A: ラトナの泉は、ヴェルサイユ宮殿、アポロンの泉、緑の絨毯、大運河を結ぶ東西の線上にある噴水です。

Q: ラトナの泉は誰が設計したのですか?


A: ラトナの泉は、1666年にル・ノートルによって設計されました。

Q: ラトナの泉の噴水は、誰が制作したのですか?


A: ラトナの泉の噴水像は、1668年から1670年にかけて、マルシー兄弟が鉛で制作したものです。
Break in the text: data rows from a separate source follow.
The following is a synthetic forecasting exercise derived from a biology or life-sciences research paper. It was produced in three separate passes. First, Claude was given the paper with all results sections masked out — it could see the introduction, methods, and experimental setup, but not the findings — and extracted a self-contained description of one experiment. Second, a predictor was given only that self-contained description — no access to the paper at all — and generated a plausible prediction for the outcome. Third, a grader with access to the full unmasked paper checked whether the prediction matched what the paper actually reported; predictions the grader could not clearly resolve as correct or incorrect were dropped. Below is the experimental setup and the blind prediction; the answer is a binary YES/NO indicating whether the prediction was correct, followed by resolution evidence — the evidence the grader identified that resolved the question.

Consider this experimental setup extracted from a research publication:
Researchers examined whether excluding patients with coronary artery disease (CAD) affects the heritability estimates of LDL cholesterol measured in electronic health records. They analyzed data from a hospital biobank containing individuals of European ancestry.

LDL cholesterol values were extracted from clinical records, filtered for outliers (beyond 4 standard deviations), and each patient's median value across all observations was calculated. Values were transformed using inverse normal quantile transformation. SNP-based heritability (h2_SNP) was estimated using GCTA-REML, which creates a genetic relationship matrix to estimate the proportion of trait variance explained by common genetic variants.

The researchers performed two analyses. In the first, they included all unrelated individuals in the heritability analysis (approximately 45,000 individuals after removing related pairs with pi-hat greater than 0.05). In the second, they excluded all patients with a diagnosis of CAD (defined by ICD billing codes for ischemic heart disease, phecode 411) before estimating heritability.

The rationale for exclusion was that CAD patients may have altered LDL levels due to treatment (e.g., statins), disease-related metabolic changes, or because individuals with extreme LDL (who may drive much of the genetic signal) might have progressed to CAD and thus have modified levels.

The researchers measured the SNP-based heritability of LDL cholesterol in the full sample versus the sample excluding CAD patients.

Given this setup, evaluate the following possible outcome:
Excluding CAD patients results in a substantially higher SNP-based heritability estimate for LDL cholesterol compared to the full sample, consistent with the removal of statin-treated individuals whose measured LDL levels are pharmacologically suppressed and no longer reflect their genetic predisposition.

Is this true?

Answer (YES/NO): NO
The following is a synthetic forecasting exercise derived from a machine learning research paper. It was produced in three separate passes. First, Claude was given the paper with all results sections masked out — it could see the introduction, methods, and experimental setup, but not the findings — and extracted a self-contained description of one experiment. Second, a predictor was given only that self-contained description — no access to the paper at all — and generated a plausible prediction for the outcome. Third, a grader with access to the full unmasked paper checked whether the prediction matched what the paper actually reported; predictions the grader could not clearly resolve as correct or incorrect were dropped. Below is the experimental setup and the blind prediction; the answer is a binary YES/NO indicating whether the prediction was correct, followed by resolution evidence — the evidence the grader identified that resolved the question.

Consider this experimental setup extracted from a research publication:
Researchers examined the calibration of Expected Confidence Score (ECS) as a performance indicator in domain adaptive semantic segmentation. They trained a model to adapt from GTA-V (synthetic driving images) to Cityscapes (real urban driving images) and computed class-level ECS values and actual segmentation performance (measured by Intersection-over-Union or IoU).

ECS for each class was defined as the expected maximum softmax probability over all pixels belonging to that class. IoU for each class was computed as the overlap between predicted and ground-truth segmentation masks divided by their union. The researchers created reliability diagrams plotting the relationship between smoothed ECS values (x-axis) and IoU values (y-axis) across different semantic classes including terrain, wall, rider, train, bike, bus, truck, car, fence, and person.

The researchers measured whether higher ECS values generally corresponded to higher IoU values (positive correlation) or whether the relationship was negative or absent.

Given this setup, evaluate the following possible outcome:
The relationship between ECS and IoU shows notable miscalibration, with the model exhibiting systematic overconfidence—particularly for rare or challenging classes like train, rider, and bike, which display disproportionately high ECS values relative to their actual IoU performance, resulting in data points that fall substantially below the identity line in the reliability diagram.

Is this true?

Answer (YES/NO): NO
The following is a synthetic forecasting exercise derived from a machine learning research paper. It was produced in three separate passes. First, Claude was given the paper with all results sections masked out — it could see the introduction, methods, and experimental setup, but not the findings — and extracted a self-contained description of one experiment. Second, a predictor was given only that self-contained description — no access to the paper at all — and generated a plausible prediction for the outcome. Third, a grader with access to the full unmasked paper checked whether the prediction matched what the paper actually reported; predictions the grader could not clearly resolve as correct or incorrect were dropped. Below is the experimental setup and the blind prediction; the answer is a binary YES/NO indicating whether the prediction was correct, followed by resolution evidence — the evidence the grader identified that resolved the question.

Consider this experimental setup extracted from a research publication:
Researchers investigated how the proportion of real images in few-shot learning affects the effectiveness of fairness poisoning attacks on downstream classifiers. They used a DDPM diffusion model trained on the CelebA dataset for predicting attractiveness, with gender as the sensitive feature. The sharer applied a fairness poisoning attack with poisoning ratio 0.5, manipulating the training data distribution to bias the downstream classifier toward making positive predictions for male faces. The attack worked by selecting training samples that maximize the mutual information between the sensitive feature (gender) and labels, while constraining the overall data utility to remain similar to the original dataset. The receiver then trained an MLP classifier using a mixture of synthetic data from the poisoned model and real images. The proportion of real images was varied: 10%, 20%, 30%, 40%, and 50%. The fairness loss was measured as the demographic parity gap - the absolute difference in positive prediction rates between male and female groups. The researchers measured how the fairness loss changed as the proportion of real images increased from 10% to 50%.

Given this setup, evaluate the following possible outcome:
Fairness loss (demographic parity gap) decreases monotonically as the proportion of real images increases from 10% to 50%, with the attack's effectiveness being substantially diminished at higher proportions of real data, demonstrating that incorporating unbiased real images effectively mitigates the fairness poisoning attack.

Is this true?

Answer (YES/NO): YES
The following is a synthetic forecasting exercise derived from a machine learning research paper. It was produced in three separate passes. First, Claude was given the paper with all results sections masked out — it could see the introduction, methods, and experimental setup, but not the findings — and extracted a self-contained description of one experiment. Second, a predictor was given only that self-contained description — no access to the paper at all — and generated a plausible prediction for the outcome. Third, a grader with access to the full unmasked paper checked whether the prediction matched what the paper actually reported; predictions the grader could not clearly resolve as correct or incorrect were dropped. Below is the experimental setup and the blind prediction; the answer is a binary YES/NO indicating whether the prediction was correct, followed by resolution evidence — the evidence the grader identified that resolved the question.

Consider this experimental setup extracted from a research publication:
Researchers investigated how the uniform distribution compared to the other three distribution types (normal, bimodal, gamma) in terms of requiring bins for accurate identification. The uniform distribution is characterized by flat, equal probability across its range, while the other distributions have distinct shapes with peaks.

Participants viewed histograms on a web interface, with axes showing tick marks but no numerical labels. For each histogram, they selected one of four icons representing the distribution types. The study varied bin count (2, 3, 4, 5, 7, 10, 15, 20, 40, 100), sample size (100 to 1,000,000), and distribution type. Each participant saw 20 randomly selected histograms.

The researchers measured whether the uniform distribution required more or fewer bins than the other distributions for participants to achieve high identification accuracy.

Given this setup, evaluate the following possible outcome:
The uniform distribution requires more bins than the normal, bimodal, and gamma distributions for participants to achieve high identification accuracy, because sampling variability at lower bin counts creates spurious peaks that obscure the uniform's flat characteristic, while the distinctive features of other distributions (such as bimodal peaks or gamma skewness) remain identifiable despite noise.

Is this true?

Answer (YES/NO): NO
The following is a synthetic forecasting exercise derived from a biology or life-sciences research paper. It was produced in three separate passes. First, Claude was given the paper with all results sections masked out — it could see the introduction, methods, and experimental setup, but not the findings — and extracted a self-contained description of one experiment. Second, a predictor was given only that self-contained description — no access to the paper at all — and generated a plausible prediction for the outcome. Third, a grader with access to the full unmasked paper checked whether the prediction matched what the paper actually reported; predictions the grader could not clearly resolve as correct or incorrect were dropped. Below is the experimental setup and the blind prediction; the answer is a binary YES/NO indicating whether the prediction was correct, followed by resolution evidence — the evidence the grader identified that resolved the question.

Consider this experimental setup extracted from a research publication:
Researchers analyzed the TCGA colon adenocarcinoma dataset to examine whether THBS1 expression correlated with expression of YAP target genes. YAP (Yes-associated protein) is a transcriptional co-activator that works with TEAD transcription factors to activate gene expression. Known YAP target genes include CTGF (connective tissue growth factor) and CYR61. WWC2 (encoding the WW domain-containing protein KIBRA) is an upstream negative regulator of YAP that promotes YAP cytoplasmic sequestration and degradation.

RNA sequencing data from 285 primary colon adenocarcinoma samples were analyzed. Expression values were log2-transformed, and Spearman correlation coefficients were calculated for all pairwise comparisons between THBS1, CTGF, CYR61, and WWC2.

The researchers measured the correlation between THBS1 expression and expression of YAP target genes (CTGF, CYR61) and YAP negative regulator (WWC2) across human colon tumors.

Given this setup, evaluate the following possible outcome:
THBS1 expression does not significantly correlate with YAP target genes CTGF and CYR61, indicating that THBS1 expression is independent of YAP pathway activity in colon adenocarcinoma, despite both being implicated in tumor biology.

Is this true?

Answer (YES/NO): NO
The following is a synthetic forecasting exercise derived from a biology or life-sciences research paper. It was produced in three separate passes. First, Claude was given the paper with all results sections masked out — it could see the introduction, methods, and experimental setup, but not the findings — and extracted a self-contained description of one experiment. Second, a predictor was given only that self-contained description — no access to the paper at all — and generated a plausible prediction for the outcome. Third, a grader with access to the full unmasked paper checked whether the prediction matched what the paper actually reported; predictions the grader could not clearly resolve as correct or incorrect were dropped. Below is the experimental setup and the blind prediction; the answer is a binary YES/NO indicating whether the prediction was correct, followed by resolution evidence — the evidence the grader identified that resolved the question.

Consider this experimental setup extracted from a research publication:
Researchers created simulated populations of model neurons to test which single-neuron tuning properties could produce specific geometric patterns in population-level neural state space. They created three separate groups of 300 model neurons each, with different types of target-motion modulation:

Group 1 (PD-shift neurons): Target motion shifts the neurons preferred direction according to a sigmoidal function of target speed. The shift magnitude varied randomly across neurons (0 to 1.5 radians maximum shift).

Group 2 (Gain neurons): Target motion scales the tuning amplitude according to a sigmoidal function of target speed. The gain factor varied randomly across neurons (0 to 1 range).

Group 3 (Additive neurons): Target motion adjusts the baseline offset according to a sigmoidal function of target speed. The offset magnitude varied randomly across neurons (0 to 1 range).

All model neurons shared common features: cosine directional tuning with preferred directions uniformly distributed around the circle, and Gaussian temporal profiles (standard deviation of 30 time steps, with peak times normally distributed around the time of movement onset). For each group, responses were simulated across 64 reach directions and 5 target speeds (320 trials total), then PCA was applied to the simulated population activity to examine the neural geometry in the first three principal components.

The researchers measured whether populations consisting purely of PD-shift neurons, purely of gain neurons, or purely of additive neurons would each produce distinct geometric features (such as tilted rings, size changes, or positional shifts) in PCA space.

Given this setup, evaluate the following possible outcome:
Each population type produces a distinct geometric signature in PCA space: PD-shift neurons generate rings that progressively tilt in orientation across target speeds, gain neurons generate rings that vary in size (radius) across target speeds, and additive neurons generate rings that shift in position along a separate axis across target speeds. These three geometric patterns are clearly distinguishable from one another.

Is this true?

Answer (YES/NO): NO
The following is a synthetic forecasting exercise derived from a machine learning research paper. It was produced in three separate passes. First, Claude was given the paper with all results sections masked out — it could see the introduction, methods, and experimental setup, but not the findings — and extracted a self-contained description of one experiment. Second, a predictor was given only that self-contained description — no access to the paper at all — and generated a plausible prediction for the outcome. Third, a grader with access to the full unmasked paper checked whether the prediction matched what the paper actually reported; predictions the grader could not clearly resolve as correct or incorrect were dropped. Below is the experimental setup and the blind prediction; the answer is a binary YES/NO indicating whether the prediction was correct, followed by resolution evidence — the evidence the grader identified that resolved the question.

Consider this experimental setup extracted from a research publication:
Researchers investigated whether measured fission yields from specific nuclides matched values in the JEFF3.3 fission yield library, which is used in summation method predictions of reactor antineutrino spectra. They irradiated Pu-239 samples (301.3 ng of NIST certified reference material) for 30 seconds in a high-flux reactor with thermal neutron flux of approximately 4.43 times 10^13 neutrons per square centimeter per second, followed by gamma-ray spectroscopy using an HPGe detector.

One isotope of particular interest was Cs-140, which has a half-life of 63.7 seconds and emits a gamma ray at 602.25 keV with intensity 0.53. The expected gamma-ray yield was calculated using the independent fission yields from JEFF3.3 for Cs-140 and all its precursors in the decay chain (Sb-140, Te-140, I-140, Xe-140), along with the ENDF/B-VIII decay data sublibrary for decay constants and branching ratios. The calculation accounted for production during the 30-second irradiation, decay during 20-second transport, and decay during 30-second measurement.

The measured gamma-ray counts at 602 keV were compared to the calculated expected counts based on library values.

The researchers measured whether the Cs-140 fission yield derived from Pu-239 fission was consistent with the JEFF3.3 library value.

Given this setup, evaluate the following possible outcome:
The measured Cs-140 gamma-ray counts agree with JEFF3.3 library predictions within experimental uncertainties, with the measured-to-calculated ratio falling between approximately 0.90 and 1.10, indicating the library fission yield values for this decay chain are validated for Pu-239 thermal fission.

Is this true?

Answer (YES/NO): NO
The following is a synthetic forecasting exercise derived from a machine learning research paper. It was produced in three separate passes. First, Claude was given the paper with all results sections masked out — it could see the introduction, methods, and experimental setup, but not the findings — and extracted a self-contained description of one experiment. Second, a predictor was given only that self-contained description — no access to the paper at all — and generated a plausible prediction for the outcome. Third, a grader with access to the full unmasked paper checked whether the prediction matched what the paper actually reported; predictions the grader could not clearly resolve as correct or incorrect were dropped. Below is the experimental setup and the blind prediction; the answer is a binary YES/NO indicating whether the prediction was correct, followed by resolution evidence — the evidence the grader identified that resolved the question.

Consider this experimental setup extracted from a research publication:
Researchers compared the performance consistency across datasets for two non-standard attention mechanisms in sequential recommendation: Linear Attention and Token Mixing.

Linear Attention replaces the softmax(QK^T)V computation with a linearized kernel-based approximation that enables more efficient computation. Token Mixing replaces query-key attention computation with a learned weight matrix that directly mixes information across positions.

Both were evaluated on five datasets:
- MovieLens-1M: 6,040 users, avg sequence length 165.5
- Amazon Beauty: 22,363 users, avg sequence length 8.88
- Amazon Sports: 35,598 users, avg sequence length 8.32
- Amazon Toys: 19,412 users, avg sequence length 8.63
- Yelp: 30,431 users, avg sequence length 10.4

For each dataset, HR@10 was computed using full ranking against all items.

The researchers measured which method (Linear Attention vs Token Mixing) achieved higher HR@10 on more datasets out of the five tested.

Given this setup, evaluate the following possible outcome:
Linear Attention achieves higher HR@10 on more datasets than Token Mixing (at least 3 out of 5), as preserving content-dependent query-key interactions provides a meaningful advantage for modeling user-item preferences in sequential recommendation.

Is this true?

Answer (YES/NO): NO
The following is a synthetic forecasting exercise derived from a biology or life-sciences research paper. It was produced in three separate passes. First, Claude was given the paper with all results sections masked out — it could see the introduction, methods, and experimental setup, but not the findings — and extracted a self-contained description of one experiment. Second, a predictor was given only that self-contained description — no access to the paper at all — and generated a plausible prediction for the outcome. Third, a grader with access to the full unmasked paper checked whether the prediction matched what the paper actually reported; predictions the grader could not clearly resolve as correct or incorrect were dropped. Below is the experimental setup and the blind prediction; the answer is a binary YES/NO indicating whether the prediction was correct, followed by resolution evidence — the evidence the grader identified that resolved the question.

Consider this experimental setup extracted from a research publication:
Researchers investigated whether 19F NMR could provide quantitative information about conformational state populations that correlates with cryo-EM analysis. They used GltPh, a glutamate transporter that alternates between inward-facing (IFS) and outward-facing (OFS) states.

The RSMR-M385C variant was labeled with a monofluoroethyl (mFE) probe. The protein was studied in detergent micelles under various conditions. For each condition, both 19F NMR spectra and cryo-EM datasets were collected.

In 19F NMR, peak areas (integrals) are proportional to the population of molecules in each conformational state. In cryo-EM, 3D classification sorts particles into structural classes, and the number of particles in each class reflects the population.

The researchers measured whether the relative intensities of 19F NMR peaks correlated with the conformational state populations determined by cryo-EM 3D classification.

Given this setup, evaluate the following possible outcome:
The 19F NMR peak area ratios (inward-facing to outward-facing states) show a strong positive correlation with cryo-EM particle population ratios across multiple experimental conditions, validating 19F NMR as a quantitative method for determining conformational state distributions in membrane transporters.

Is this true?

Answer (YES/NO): YES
Q: 1686年にラトナの泉を改造したのは誰ですか?


A: アルドゥアン=マンサールが1686年にラトナの泉を改修しました。

Q: 1686年、ラトナの泉はどのように改造されたのですか?


A: アルドゥアン=マンサールは、ラトナの像を180度回転させ、台座を高くしました。

Q: ラトナの泉はどのようなスタイルでデザインされているのですか?


A: ラトナの泉は、ウェディングケーキのようなスタイルでデザインされています。

Q: ラトナの泉にまつわるラトナのストーリーは?


A: ラトナは、嫉妬して怒ったユノーから逃れるために、リセアンの農民たちが彼女をあざけり、水を与えることを拒否したため、カエルに変えてしまいました。ラトナの泉には、女神ラトナとその幼い子供であるアポロンとディアナ、そしてカエル、カメ、ワニが描かれています。